Problem requirements:
Copy each line of the data below exactly, leaving out pictures.

::::::

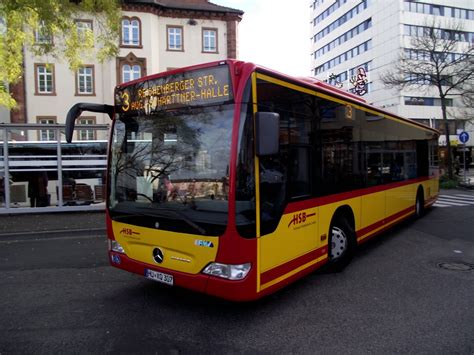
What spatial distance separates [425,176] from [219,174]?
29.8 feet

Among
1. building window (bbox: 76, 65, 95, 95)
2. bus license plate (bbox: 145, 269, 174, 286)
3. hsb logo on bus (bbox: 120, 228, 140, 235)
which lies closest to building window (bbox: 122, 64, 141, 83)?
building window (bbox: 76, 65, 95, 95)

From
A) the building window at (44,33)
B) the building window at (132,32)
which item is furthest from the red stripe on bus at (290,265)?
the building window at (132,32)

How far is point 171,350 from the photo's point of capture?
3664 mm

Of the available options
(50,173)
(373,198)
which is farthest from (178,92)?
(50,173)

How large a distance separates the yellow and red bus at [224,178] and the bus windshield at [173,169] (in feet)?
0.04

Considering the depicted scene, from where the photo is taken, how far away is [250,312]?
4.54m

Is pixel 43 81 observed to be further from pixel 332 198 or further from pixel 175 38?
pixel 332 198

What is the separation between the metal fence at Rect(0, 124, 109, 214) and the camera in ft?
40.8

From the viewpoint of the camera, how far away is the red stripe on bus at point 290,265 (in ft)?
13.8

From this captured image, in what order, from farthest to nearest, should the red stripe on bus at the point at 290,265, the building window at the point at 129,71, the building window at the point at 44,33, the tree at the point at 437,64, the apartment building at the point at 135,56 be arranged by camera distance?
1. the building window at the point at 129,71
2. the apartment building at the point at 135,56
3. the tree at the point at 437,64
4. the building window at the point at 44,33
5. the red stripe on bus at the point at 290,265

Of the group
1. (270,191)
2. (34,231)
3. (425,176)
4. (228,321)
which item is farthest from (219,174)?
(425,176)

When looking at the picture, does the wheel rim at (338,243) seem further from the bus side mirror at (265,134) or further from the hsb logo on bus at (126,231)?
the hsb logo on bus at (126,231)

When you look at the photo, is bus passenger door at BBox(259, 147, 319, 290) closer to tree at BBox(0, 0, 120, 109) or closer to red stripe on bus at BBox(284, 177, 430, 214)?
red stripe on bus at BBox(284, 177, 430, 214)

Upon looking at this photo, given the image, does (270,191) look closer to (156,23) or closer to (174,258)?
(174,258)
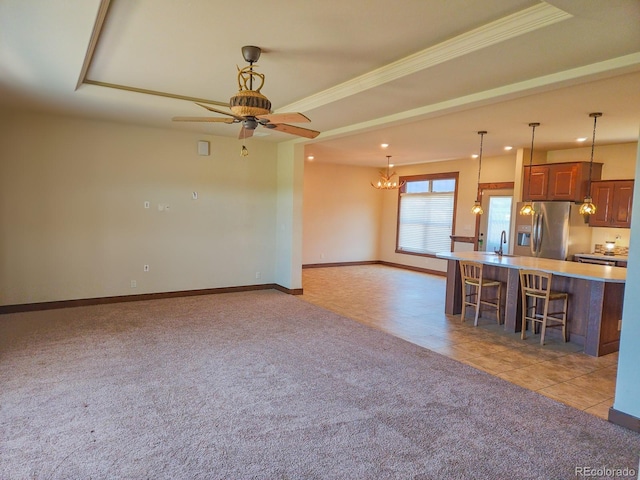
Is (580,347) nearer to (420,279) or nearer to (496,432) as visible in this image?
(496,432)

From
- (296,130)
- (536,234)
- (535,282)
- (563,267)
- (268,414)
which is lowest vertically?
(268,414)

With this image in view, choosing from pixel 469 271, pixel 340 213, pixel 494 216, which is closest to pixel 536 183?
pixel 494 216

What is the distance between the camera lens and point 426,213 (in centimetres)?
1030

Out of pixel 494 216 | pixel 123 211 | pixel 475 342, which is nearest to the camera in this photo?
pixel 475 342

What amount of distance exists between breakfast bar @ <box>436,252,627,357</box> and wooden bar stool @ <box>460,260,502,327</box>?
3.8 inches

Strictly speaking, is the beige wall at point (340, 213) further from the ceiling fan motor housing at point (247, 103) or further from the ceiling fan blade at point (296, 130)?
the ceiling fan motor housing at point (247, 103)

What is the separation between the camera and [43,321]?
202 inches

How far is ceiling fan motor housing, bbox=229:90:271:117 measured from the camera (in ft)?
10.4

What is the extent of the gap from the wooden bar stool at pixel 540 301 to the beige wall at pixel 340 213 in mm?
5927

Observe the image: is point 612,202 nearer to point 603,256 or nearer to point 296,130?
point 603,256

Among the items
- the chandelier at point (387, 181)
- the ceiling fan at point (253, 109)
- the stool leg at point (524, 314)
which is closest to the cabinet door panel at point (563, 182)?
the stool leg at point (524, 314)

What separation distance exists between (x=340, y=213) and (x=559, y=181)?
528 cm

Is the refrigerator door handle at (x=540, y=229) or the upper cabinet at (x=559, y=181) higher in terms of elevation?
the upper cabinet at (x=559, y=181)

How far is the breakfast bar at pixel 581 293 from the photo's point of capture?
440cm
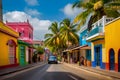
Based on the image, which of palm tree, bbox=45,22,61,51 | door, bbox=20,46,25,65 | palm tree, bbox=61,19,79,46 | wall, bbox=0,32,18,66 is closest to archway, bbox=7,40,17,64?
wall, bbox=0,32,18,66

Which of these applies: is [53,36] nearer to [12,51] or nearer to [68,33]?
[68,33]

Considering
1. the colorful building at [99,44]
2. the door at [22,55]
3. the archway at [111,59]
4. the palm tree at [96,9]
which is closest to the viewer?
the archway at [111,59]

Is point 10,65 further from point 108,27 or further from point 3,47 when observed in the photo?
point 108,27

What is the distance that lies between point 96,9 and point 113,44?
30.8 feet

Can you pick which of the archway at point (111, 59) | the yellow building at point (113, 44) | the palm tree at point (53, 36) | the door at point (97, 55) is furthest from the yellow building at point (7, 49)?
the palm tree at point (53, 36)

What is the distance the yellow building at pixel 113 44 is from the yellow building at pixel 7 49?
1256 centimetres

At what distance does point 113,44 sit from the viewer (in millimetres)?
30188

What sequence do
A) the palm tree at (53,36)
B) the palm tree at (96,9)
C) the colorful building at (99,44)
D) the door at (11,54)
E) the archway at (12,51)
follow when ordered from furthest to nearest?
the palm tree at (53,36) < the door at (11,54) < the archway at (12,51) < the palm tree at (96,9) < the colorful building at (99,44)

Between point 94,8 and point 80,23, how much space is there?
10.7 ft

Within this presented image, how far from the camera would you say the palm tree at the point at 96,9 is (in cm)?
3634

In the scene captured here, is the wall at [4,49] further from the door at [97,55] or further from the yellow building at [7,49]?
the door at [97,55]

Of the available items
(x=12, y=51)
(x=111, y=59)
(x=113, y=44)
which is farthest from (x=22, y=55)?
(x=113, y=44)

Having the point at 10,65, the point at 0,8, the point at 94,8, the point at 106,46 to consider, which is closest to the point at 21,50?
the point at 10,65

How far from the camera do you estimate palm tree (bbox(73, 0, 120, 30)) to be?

::::::

Full answer:
What spatial distance separates [425,176] from [219,174]?
29.8 feet

Among
1. building window (bbox: 76, 65, 95, 95)
2. bus license plate (bbox: 145, 269, 174, 286)
3. hsb logo on bus (bbox: 120, 228, 140, 235)
which lies closest to building window (bbox: 122, 64, 141, 83)?
building window (bbox: 76, 65, 95, 95)

From
A) the building window at (44,33)
B) the building window at (132,32)
which item is furthest from the red stripe on bus at (290,265)?
the building window at (132,32)

How far is point 171,350 from the photo's point of capture?
3664 mm

Of the available options
(50,173)
(373,198)
which is farthest from (178,92)?
(50,173)

How large a distance separates the yellow and red bus at [224,178] and the bus windshield at [173,169] (in feet)?
0.04

Considering the depicted scene, from where the photo is taken, how far away is [250,312]?
4.54m

Is pixel 43 81 observed to be further from pixel 332 198 or further from pixel 175 38?
pixel 332 198

What is the separation between the metal fence at Rect(0, 124, 109, 214) and the camera in ft?
40.8

From the viewpoint of the camera, how far away is the red stripe on bus at point 290,265 (in ft)?
13.8

From this captured image, in what order, from farthest to nearest, should the red stripe on bus at the point at 290,265, the building window at the point at 129,71, the building window at the point at 44,33, the tree at the point at 437,64, the apartment building at the point at 135,56 be arranged by camera distance?
1. the building window at the point at 129,71
2. the apartment building at the point at 135,56
3. the tree at the point at 437,64
4. the building window at the point at 44,33
5. the red stripe on bus at the point at 290,265

Of the group
1. (270,191)
2. (34,231)
3. (425,176)
4. (228,321)
which item is farthest from (219,174)?
(425,176)

When looking at the picture, does the wheel rim at (338,243) seem further from the bus side mirror at (265,134) or further from the hsb logo on bus at (126,231)?
the hsb logo on bus at (126,231)

When you look at the photo, is bus passenger door at BBox(259, 147, 319, 290) closer to tree at BBox(0, 0, 120, 109) or closer to red stripe on bus at BBox(284, 177, 430, 214)?
red stripe on bus at BBox(284, 177, 430, 214)

Upon looking at this photo, given the image, does (270,191) look closer to (156,23) or closer to (174,258)?
(174,258)
Is (580,347) nearer to (420,279) or nearer to (496,432) as visible in this image?
(496,432)

From
- (296,130)
- (536,234)
- (535,282)
- (563,267)
- (268,414)
which is lowest vertically?
(268,414)

With this image in view, choosing from pixel 469 271, pixel 340 213, pixel 494 216, which is closest to pixel 536 183?
pixel 494 216

What is the distance between the camera lens and point 426,213 (in centimetres)?
1030

Out of pixel 494 216 | pixel 123 211 | pixel 475 342, which is nearest to the camera in this photo?
pixel 475 342

What amount of distance exists between breakfast bar @ <box>436,252,627,357</box> and wooden bar stool @ <box>460,260,502,327</box>?
3.8 inches

Strictly speaking, is the beige wall at point (340, 213) further from the ceiling fan motor housing at point (247, 103) or further from the ceiling fan blade at point (296, 130)?
the ceiling fan motor housing at point (247, 103)

What is the separation between the camera and [43,321]?
202 inches

How far is ceiling fan motor housing, bbox=229:90:271:117 measured from the camera (in ft)?
10.4

What is the extent of the gap from the wooden bar stool at pixel 540 301 to the beige wall at pixel 340 213 in mm?
5927

Observe the image: is point 612,202 nearer to point 603,256 or nearer to point 296,130?
point 603,256

Among the items
- the chandelier at point (387, 181)
- the ceiling fan at point (253, 109)
- the stool leg at point (524, 314)
which is closest to the cabinet door panel at point (563, 182)?
the stool leg at point (524, 314)

What separation distance exists between (x=340, y=213) and (x=559, y=181)?
528 cm

Is the refrigerator door handle at (x=540, y=229) or the upper cabinet at (x=559, y=181) higher in terms of elevation?
the upper cabinet at (x=559, y=181)

How far is the breakfast bar at pixel 581 293 from the photo's point of capture?
440cm
Based on the image, which of palm tree, bbox=45,22,61,51 | door, bbox=20,46,25,65 | palm tree, bbox=61,19,79,46 | wall, bbox=0,32,18,66 is closest to archway, bbox=7,40,17,64?
wall, bbox=0,32,18,66

Which of these applies: is [53,36] nearer to [12,51] or nearer to [68,33]?
[68,33]

Considering
1. the colorful building at [99,44]
2. the door at [22,55]
3. the archway at [111,59]
4. the palm tree at [96,9]
which is closest to the viewer?
the archway at [111,59]

Is point 10,65 further from point 108,27 or further from point 3,47 when observed in the photo?
point 108,27

What is the distance that lies between point 96,9 and point 113,44?
30.8 feet

Can you pick which of the archway at point (111, 59) | the yellow building at point (113, 44) | the palm tree at point (53, 36) | the door at point (97, 55) is furthest from the yellow building at point (7, 49)?
the palm tree at point (53, 36)

What is the distance the yellow building at pixel 113 44 is from the yellow building at pixel 7 49?
1256 centimetres

At what distance does point 113,44 sit from the viewer (in millimetres)?
30188

What sequence do
A) the palm tree at (53,36)
B) the palm tree at (96,9)
C) the colorful building at (99,44)
D) the door at (11,54)
E) the archway at (12,51)
follow when ordered from furthest to nearest?
the palm tree at (53,36) < the door at (11,54) < the archway at (12,51) < the palm tree at (96,9) < the colorful building at (99,44)

Between point 94,8 and point 80,23, how much space is there?
10.7 ft

Within this presented image, how far from the camera would you say the palm tree at the point at 96,9 is (in cm)?
3634

In the scene captured here, is the wall at [4,49] further from the door at [97,55] or further from the yellow building at [7,49]?
the door at [97,55]

Of the available items
(x=12, y=51)
(x=111, y=59)
(x=113, y=44)
which is farthest from (x=22, y=55)?
(x=113, y=44)

Having the point at 10,65, the point at 0,8, the point at 94,8, the point at 106,46 to consider, which is closest to the point at 21,50?
the point at 10,65

How far from the camera do you estimate palm tree (bbox(73, 0, 120, 30)) to be?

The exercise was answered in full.